-- Data shown follows --

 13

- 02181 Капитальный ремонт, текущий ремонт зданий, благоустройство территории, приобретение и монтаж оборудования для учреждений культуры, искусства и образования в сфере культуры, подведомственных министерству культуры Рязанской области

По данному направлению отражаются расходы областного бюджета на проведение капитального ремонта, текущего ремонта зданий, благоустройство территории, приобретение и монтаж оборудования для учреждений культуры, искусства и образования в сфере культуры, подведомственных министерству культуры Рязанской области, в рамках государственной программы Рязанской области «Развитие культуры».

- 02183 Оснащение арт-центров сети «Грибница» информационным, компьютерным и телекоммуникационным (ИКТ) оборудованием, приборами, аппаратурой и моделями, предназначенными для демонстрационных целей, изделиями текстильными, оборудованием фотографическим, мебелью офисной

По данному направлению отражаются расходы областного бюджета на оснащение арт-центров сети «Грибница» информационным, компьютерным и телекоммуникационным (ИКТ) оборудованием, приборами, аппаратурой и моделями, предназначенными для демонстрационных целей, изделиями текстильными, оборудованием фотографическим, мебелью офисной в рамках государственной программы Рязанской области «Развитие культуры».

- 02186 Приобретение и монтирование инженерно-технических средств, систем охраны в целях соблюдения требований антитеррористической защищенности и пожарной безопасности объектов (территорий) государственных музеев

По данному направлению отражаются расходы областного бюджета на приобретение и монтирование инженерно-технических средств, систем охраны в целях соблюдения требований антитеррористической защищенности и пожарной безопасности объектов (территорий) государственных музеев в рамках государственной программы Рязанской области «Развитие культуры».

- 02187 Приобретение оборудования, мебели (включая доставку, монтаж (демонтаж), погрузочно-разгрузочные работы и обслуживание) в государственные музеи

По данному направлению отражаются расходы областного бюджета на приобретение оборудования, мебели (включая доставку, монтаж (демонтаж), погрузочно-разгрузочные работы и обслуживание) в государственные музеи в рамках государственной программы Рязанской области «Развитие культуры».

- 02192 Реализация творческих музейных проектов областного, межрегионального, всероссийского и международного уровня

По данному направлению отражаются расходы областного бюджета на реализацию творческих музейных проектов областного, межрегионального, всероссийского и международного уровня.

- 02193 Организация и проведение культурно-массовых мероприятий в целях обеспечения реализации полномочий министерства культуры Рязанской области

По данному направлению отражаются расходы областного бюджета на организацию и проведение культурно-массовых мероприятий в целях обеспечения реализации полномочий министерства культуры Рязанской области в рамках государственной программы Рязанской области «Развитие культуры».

-- Data shown concluded --

## Exercise requirements
Give back the whole listing above. Keep every character the same.

## Response box
 13

- 02181 Капитальный ремонт, текущий ремонт зданий, благоустройство территории, приобретение и монтаж оборудования для учреждений культуры, искусства и образования в сфере культуры, подведомственных министерству культуры Рязанской области

По данному направлению отражаются расходы областного бюджета на проведение капитального ремонта, текущего ремонта зданий, благоустройство территории, приобретение и монтаж оборудования для учреждений культуры, искусства и образования в сфере культуры, подведомственных министерству культуры Рязанской области, в рамках государственной программы Рязанской области «Развитие культуры».

- 02183 Оснащение арт-центров сети «Грибница» информационным, компьютерным и телекоммуникационным (ИКТ) оборудованием, приборами, аппаратурой и моделями, предназначенными для демонстрационных целей, изделиями текстильными, оборудованием фотографическим, мебелью офисной

По данному направлению отражаются расходы областного бюджета на оснащение арт-центров сети «Грибница» информационным, компьютерным и телекоммуникационным (ИКТ) оборудованием, приборами, аппаратурой и моделями, предназначенными для демонстрационных целей, изделиями текстильными, оборудованием фотографическим, мебелью офисной в рамках государственной программы Рязанской области «Развитие культуры».

- 02186 Приобретение и монтирование инженерно-технических средств, систем охраны в целях соблюдения требований антитеррористической защищенности и пожарной безопасности объектов (территорий) государственных музеев

По данному направлению отражаются расходы областного бюджета на приобретение и монтирование инженерно-технических средств, систем охраны в целях соблюдения требований антитеррористической защищенности и пожарной безопасности объектов (территорий) государственных музеев в рамках государственной программы Рязанской области «Развитие культуры».

- 02187 Приобретение оборудования, мебели (включая доставку, монтаж (демонтаж), погрузочно-разгрузочные работы и обслуживание) в государственные музеи

По данному направлению отражаются расходы областного бюджета на приобретение оборудования, мебели (включая доставку, монтаж (демонтаж), погрузочно-разгрузочные работы и обслуживание) в государственные музеи в рамках государственной программы Рязанской области «Развитие культуры».

- 02192 Реализация творческих музейных проектов областного, межрегионального, всероссийского и международного уровня

По данному направлению отражаются расходы областного бюджета на реализацию творческих музейных проектов областного, межрегионального, всероссийского и международного уровня.

- 02193 Организация и проведение культурно-массовых мероприятий в целях обеспечения реализации полномочий министерства культуры Рязанской области

По данному направлению отражаются расходы областного бюджета на организацию и проведение культурно-массовых мероприятий в целях обеспечения реализации полномочий министерства культуры Рязанской области в рамках государственной программы Рязанской области «Развитие культуры».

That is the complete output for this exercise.